Audit Report – Google Crawler Behavior Analysis - HREF Parsing - 2025-09-03

Audit Report about GoogleOther crawler collecting non-existent (phantom) URLs from JavaScript code blocks

TL;DR

Google's research crawler (GoogleOther) is collecting non-existent URLs from JavaScript code blocks, leading to 404 errors. This behavior appears to be part of Google's research and development activities rather than their main indexing process. This causes the following effects:

Attempting to crawl non-existent (phantom) URLs
Potential negative SEO impact due to 404 errors
Wasted crawl budget
Unnecessary server load

Audit Information

Name of the auditor: Zsolt Tövis
Name of the company: Stacklegend
Competence of the auditor: Full Stack Developer, Co-Founder
Date of the audit start: 2025-09-03
Date of the report completion: 2025-09-05
Date of final documentation: 2025-09-18 (waiting for Google Search Console warning message confirmation)

Subject of Audit

Find out whether Google Crawler collects non-existent (phantom) URLs from parts of HTML documents where it shouldn't.

History of the Issue

While going live with the Stacklegend Blog site, we noticed that Google Crawler was collecting and attempting to crawl URLs that were not even listed in the HTML section of the website as HREF attributes or any HTML tags or in the Sitemap. In our case, Not found (404) crawls accounted for 36% (critical) within the first 24 hours.
After a deep investigation, we found out that Google Crawler was parsing URLs from JavaScript code blocks, even when those URLs were not part of any HTML tags or attributes.
This behavior was causing Google Crawler to attempt to crawl non-existent (phantom) URLs, leading to 404 errors and potentially negatively impacting the website's SEO performance. Furthermore, it was creating unnecessary load on the server and wasting crawl budget.

Description of the Audit

We have created a very simple index.html file in the test_files folder, which is deployed under google-crawler-test-20250903.stacklegend.com.
The index.html file contains various HTML elements, including html comments and script tags, to test how Google Crawler interacts with different parts of the document.
We have connected the website to Google Search Console. We submitted the sitemap.xml and https://google-crawler-test-20250903.stacklegend.com/ start URL for indexing.
We have monitored the URLs collected by Google Crawler over the crawling period to see if any non-existent (phantom) URLs were collected from the JavaScript code blocks or comments.

Results of the Audit

Based on our server logs, the specific Google Crawler involved is GoogleOther, which according to Google's public information is used for research and development purposes:

Crawling preferences addressed to the GoogleOther user agent don't affect any specific product. GoogleOther is the generic crawler that may be used by various product teams for fetching publicly accessible content from sites. For example, it may be used for one-off crawls for internal research and development. It has no effect on Google Search or other products.

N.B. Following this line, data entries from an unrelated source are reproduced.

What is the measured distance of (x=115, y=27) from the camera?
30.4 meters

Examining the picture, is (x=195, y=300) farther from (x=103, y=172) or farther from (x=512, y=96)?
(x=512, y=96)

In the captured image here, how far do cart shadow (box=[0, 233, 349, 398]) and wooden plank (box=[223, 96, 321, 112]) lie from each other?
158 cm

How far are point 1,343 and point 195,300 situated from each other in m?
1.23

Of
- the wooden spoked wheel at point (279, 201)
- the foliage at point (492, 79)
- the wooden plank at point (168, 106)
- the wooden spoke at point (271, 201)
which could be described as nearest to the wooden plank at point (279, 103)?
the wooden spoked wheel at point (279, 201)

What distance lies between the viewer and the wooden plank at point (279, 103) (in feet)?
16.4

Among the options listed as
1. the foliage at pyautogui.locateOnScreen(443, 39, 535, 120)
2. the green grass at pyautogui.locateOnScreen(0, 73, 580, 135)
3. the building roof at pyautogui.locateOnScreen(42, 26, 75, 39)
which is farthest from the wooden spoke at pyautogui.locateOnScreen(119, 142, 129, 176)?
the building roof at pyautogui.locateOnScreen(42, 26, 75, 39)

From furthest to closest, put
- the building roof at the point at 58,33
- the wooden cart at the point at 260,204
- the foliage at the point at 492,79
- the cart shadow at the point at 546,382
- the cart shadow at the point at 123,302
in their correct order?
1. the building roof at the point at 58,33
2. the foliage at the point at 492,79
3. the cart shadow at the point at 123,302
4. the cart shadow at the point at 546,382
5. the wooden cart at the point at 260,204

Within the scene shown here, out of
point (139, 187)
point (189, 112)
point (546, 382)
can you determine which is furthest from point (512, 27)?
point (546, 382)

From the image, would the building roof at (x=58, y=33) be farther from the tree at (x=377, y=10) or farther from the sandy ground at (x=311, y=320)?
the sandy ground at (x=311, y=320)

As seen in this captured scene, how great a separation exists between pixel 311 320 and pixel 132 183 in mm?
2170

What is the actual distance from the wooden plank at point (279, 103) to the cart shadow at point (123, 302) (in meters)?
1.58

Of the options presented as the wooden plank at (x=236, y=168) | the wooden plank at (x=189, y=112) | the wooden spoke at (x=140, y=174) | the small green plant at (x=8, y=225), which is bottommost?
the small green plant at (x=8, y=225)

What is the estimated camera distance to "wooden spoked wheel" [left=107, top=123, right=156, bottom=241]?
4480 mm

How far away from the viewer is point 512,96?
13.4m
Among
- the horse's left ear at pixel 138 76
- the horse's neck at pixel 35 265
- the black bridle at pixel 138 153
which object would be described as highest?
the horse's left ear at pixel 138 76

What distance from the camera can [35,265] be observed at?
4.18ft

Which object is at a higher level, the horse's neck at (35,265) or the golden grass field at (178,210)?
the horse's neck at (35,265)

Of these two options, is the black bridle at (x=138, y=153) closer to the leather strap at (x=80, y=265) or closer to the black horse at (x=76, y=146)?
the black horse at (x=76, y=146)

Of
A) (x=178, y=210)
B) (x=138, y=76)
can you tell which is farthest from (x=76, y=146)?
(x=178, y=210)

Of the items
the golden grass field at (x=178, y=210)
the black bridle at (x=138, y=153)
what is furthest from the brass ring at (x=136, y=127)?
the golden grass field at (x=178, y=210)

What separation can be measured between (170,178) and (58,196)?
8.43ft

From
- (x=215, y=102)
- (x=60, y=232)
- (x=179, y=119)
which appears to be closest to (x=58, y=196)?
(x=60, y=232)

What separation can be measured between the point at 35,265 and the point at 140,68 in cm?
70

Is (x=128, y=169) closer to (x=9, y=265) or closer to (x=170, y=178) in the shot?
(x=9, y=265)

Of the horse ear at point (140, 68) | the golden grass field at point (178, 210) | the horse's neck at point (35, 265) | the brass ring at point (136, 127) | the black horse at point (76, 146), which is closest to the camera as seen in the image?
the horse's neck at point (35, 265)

https://developers.google.com/search/docs/crawling-indexing/google-common-crawlers#googleother
Important Note: While Google's documentation states that GoogleOther is used for research purposes and "has no effect on Google Search or other products," the reality is more complex. These phantom URLs do appear in Google Search Console as crawl errors, and Google continues to track and attempt to crawl them over time, suggesting some level of integration with Google's broader crawling infrastructure. The actual SEO impact remains unclear and may be more significant than Google's documentation suggests.
During the crawling period, Google Crawler collected several URLs that do not exist in the deployed index.html.
The collected URLs were not part of any HTML attributes, tags, or sitemap entries, but appeared inside JavaScript code blocks.
Examples of phantom URLs collected:
Monitoring via Server Logs and Google Search Console confirmed that these URLs were attempted to be crawled, resulting in 404 responses from the server.
This confirms that Google Crawler is parsing URLs from JavaScript code blocks, even when these URLs are not linked or intended to be crawled.
Impact:
- Attempting to crawl non-existent (phantom) URLs
- Potential negative SEO impact due to 404 errors
- Wasted crawl budget
- Unnecessary server load

Understanding the Issue (Technical)

Modern web applications use JavaScript to build URLs dynamically for routing, navigation, or internal logic.
Google Crawler parses HTML pages to discover URLs. When it encounters <script> tags, it does not execute the JavaScript, but instead applies pattern matching or regex to the raw JS code.
This approach can mistakenly identify URL-like strings inside JS comments, variables, objects, or template strings as valid URLs.
As a result, Google Crawler collects phantom URLs that do not exist as HTML links, attributes, or sitemap entries.
For example, in a React/Next.js application, JavaScript objects often define route segments like { locale: 'en', category: 'category-1', href: '/product-1' }. In reality, this object might be converted into the following URL: /en/category-1/product-1. These href strings exist only in the code and do not correspond to rendered HTML links. Google Crawler’s parser incorrectly treats these strings as real URLs and attempts to crawl them, causing phantom URLs and 404 errors.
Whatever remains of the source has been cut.